For the system with the step function disturbances, the ANFIS controller rejected more than 70% of the amplitude, which is better than the hybrid controller and the passive system.
Figures 9(a) to 9(c) show the response of the system under sinusoidal disturbance. As with the step input disturbance, the performance of the system clearly indicates that the ANFIS scheme was much better than its counterparts at accommodating the introduced conditions. The magnitude of compensation was much greater than the step input. This further reaffirmed the robustness and effectiveness of the proposed scheme at controlling the vertical motion of the suspension system. Thus, it is expected that the new scheme could help to improve the vehicle riding comfort, road handling, and stability quite considerably.

Graphic responses under sine wave function road model.
With the system having sinusoidal disturbances, the ANFIS controller rejected more than 75% of the amplitude, which is better than the hybrid controller, while the passive system only rejected a very small amount of the disturbance amplitude.
When the frequency of the bump excitation approached the frequency of sprung mass resonance, as shown in Figure 10(a), the semiactive suspension via ANFIS controller reduced the acceleration amplitude of the sprung mass vibration. With the tire deflection shown in Figure 10(b), the ANFIS controller can depress the frequency more effectively and reduce deflection better than the hybrid controller and the passive system. According to the result in Figure 10(c), the semiactive suspension with ANFIS controller can reduce the displacement of the sprung mass and, more importantly, this controller can greatly improve vehicle stability. Specifically, the ANFIS controller rejected more than 65% of the amplitude of the system with bump disturbances, which was again better than the hybrid controller and the passive system.

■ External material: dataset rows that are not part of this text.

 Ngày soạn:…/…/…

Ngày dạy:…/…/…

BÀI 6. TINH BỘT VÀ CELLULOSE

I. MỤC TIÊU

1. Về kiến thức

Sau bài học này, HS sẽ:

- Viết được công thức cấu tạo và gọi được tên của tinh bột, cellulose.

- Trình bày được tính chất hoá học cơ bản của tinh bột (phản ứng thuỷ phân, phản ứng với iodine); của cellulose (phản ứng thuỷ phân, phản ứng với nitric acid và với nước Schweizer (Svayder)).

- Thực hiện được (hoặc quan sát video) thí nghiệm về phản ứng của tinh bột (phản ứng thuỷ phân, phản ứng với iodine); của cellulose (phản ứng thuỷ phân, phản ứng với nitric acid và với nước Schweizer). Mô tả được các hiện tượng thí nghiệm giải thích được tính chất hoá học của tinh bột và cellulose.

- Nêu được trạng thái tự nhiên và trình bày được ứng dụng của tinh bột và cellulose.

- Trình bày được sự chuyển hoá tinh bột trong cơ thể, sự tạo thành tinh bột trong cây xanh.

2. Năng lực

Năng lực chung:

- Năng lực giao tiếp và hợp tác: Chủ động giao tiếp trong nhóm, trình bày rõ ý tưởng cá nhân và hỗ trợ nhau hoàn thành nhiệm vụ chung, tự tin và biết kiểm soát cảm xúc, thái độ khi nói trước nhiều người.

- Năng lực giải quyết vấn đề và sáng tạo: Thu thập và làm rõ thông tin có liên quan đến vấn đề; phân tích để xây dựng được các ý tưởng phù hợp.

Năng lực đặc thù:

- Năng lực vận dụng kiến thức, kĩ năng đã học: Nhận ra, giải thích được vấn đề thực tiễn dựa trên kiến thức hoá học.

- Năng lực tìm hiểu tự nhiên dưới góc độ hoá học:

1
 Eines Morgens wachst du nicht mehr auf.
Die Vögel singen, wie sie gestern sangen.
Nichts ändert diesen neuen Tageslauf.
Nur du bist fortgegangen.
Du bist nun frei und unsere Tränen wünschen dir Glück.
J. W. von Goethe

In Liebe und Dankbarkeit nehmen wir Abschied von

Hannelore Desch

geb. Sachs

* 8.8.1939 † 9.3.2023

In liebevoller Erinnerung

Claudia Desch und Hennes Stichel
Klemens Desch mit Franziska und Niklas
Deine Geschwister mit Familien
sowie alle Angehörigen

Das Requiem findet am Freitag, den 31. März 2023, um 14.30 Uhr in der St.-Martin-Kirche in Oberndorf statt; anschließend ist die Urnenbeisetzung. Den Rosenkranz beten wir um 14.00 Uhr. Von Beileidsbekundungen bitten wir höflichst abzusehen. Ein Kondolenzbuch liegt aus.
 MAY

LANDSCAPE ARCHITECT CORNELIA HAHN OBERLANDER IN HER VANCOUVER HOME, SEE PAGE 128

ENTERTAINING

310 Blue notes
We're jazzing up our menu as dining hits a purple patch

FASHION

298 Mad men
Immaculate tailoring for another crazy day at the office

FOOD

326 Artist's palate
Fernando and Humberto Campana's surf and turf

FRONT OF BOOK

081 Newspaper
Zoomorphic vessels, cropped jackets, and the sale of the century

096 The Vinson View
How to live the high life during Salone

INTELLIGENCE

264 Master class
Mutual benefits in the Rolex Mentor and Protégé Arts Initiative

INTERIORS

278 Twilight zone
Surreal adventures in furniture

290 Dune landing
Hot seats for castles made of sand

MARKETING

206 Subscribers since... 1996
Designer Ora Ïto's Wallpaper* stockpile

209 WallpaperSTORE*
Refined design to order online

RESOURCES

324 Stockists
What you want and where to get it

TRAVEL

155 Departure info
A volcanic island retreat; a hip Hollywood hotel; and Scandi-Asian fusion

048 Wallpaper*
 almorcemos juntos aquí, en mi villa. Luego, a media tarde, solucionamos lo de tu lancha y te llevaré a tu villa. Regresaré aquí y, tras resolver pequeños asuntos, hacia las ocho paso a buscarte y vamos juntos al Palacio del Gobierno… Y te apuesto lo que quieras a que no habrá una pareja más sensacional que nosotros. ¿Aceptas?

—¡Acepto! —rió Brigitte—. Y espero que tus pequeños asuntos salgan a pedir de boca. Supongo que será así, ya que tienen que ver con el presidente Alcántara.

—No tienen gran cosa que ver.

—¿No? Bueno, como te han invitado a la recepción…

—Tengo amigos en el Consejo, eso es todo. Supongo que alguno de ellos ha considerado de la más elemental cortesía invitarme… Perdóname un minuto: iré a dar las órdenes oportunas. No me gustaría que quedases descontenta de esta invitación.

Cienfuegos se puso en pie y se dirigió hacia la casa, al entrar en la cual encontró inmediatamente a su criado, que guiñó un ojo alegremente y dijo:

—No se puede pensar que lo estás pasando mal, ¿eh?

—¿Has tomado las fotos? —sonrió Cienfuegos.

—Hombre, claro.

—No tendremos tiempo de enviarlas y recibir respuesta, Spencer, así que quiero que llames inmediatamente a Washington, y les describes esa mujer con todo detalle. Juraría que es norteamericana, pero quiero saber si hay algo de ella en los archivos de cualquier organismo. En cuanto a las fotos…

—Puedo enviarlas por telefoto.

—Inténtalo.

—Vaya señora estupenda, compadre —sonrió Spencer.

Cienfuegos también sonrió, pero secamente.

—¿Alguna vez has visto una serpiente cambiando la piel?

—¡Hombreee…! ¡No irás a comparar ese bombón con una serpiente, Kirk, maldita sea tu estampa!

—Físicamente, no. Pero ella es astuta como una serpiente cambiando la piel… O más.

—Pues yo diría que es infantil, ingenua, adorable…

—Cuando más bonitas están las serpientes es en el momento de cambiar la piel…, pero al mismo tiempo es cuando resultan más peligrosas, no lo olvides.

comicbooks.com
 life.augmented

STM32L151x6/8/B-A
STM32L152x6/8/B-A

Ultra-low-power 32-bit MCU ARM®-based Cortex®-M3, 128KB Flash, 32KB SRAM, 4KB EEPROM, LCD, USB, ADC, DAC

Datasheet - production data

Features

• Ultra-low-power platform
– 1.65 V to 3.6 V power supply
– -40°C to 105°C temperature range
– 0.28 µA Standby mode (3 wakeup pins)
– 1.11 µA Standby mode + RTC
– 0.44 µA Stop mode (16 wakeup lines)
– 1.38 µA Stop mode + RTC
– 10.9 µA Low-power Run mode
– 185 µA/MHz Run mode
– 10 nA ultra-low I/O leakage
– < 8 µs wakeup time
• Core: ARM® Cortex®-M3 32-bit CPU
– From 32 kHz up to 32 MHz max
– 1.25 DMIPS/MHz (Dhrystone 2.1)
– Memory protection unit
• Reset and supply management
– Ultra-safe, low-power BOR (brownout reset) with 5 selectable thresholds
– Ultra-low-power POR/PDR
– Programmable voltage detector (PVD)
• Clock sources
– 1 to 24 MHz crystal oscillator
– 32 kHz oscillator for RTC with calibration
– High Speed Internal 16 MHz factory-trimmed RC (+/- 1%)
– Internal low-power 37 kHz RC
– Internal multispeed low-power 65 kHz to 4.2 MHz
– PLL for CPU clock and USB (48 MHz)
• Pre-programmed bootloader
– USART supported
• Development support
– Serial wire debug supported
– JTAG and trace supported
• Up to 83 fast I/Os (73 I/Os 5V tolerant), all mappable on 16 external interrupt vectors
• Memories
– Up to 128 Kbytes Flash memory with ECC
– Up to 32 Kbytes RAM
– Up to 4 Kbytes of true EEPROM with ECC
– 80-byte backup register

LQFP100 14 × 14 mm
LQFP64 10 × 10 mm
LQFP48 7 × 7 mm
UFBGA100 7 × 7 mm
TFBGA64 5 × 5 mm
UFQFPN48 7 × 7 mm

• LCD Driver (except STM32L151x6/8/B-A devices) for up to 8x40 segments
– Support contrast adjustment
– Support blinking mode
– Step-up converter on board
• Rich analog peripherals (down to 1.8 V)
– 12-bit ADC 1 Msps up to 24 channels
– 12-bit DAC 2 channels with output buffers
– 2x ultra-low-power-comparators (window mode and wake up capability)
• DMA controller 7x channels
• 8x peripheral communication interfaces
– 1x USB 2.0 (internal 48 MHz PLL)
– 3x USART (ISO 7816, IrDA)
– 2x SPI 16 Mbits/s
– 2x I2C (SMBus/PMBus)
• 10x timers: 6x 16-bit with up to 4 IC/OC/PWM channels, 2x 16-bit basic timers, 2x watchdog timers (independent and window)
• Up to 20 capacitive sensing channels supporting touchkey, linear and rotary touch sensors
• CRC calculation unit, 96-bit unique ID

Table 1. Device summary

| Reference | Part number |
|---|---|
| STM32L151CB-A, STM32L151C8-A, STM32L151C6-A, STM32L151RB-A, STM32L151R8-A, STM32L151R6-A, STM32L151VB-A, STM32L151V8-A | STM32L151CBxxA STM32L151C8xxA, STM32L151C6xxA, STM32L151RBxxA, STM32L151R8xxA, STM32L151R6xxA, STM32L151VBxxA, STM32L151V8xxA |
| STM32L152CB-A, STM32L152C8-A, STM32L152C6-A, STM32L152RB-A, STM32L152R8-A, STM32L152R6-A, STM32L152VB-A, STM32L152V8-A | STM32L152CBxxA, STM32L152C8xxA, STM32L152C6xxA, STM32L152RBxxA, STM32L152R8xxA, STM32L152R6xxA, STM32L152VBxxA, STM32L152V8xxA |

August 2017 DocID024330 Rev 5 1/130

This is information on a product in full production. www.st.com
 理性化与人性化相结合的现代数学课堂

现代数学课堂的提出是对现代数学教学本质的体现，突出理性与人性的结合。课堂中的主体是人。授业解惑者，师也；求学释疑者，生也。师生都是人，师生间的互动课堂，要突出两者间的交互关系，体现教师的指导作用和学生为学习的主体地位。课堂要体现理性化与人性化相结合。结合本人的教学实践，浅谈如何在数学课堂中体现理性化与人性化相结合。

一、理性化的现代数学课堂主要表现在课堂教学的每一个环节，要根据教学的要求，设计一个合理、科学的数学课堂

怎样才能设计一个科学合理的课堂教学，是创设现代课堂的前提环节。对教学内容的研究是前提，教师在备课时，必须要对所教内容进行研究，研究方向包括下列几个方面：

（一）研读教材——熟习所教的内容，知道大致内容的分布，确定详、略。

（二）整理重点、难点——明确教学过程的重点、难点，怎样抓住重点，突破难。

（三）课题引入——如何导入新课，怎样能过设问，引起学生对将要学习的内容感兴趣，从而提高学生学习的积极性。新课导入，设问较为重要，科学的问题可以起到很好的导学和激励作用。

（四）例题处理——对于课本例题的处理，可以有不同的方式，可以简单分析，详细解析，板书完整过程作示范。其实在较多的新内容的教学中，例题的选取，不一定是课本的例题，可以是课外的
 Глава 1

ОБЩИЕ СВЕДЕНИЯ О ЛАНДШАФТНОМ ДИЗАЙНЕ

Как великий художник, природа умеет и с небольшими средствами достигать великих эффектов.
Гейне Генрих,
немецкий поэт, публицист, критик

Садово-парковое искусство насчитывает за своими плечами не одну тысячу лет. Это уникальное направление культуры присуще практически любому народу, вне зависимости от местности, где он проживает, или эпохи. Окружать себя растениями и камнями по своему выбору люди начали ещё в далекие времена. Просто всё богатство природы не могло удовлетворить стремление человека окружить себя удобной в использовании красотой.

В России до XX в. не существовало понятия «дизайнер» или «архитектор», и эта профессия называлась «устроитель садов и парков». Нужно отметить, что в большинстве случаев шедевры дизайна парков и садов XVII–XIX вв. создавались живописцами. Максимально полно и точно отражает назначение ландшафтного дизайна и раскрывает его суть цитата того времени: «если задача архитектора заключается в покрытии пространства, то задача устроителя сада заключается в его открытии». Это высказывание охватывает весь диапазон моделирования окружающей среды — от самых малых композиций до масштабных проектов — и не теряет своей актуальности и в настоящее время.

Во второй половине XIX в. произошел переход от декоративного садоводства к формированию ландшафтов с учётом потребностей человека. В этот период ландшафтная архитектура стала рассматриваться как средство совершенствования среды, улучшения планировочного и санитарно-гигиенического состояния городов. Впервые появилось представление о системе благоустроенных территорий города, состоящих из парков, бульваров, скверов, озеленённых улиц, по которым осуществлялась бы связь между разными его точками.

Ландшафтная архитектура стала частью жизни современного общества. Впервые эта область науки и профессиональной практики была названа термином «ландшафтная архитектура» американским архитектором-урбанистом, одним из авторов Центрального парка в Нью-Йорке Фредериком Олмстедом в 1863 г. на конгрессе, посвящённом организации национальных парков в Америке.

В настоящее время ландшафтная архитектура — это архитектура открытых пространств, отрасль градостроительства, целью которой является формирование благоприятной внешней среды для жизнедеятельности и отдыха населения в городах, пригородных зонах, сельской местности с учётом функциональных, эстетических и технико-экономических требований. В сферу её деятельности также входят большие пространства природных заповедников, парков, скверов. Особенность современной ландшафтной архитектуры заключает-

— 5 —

Graphic responses under bump road model.
When all the results were compared to the other two algorithms, the improvement in ride comfort and road handling was inferior to the other algorithms and the improvement in stability was superior to the cases with the other algorithms. This may be due to the fact that the design principle of this algorithm was based on the weighting between the skyhook control and the groundhook control. A suitable weighting factor for various road conditions was difficult to determine and therefore needs more effort in the future.
5. Conclusion
This paper has presented a simulation study using Matlab/Simulink of the adaptive neuro fuzzy inference system (ANFIS) with a hybrid control strategy to control a semiactive suspension control system. The numerical investigations involved an MR damper which utilized MR damper fields to improve the adjustable damping effects. This ANFIS method adopted a Takagi-Sugeno configuration with a hybrid learning method typically used in a neural network configuration. The simulation results have shown that the ANFIS-hybrid controller can suppress the worst case step, sinusoidal, and bump function road disturbances effectively, and hence it could handle other, less severe real road situations better than conventional controllers. This paper can declare that a semiactive MR damper suspension system can be extended and constructed from pilot plant scale to a passenger vehicle with improved ride comfort, road handling, and vehicle stability using ANFIS-hybrid controllers. An ongoing project via the development of a full working prototype is underway to practically verify and validate the simulation trends of the parameters of interest.
Conflict of Interests
The authors declare that there is no conflict of interests regarding the publication of this paper.
Footnotes
Acknowledgments
The project is supported by an ARC Discovery Grant (Project no. DP140100303). The first author would like to thank the Directorate General of Higher Education, Ministry of Education and Culture, Republic of Indonesia, for supporting this study.